Entre-temps, Erica est entrée chez Rico pour elle aussi chercher les documents dont elle a besoin. Elle est donc à l’intérieur quand elle voit une forme noire s’introduire par la fenêtre . Erica était penchée sur le coffre qu’elle venait d’ouvrir mais n’a pas d’autre choix que de retourner se cacher. Quand Black Fury arrive dans la pièce, elle s’étonne de trouver le coffre fort ouvert et se demande… « Est-ce que Rico peut être assez stupide pour l’avoir laissé ouvert ? ». Et, cachée, l’espionne nazie réalise que cette femme en noir ne peut qu’être la fameuse Black Fury : « Les choses se compliquent ! ». Les choses se compliquent d’autant plus qu’au même moment Miguel se rend compte qu’il a oublié son portefeuille chez lui et fait immédiatement demi-tour. Quand il arrive devant la maison, il est surpris de voir la lumière allumée et tombe sur Black Fury en train de s’emparer des lettres tant convoitées. Miguel et la femme en noir luttent tous les deux mais cette fois l’effet de surprise n’est plus le même. En tout cas il ne joue plus pour Marla. D’autant que Miguel sort un revolver et s’apprête à la tuer. Mais au moment où il va tirer Erica, toujours cachée dans un placard, y voit une occasion de se débarrasser de ce partenaire trop gourmant. Elle tire en même temps que lui, Black Fury n’écoutant qu’une seule détonation. Miguel, touché, s’écroule. Et Erica profite de la confusion pour partir. Elle a visiblement eut le temps de s’emparer des plannings qu’exige Bruno. Elle s’en va, en espérant que la police mettra le meurtre sur le dos de l’énigmatique Black Fury. Dehors, Erica aperçoit sa voiture, celle de Miguel et enfin une troisième qui n’était pas là quand elle est arrivée. La Baronne en déduit fort justement que c’est celle de Miss Fury (« Miss Fury » étant écrit en toutes lettres, c’est la première fois dans la série qu’on lui donne cet alias). Erica utilise donc une bouteille cassée pour crever les pneus, espérant que cela retardera assez l’héroïne pour qu’elle soit coincée par la police : « Quand Bruno écoutera tout ça, il va mourir de rire ! Ha ! Qu’est-ce que je disais ! J’entends déjà les sirènes de police ! ».

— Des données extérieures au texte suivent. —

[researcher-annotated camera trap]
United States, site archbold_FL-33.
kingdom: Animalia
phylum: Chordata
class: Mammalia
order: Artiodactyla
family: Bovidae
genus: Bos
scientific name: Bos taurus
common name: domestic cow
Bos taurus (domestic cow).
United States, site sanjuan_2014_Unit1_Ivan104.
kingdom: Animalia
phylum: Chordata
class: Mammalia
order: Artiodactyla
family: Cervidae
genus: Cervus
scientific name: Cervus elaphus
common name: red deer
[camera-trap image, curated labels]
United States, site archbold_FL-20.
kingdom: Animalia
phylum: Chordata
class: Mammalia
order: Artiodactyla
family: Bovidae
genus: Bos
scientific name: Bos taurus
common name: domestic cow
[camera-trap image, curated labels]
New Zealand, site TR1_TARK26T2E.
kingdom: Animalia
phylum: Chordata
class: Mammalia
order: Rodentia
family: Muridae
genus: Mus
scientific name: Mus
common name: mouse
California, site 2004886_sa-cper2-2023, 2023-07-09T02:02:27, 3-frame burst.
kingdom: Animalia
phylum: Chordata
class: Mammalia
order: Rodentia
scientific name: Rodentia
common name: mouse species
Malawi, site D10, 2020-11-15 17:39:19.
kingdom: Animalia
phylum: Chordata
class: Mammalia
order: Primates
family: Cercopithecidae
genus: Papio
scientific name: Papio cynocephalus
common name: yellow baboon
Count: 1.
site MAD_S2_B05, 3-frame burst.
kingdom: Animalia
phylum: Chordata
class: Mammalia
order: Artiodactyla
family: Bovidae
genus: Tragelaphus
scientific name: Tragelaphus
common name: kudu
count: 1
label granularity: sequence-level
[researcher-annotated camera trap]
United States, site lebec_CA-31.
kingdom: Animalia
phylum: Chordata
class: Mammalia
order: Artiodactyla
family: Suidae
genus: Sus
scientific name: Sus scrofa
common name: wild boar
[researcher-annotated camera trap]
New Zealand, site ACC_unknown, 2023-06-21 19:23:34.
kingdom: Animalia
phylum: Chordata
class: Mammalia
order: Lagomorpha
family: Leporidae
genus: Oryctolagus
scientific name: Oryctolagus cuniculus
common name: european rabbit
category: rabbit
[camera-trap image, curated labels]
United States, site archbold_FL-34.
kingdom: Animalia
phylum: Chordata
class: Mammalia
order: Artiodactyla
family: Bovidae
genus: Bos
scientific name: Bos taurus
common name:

En fait, malgré toutes les précautions d’Erica, tout ne se passe pas comme prévu. D’abord Rico n’est pas mort mais seulement gravement blessé. Puis Miss Fury a réussi à s’enfuir et à faire démarrer sa voiture (roulant tant bien que mal malgré l’état des pneus) juste avant l’arrivée des policiers. Pour une raison étrange, la police, qui n’a aucune raison de penser que Black Fury était là avant eux, s’en tient cependant à une version assez similaire à ce que pensait Erica : pour eux, Black Fury devait être en train de cambrioler Rico quand il est arrivé et elle lui a tiré dessus. Mais quand le détective Carey se penche sur Rico, le blessé a le temps de murmurer « Baronne… ». Et là le détective réfléchit intensément : « Hum ! Baronne ? Est que c’est une sorte de surnom dans la pègre ? Je le découvrirais bientôt ! ». En ville, Miss Fury a un problème immédiat. Elle ne peut pas approcher de chez elle avec une voiture en si mauvais état. Les gens la remarqueraient et déduiraient que le véhicule de Miss Fury et celui de Marla ne font qu’un. Elle est donc obligé de se garer à quelques rues de là, tentant de regagner son appartement à pied, sans se faire remarquer. Elle cache son costume de Miss Fury sous un capuchon et un manteau mais elle heurte un passant par accident et celui-ci reconnaît le costume. Il se met à crier « Police ! ». Marla est obligée de le griffer pour échapper à son étreinte. Mais elle se sait repérée et ne peut pas continuer plus loin. Elle se glisse dans un immeuble pris au hasard, dans l’idée de passer d’un toit à l’autre. Mais en passant devant la fenêtre d’un appartement elle aperçoit une robe et des chaussures. Tout ce dont elle aurait besoin pour pouvoir passer pour une « civil »…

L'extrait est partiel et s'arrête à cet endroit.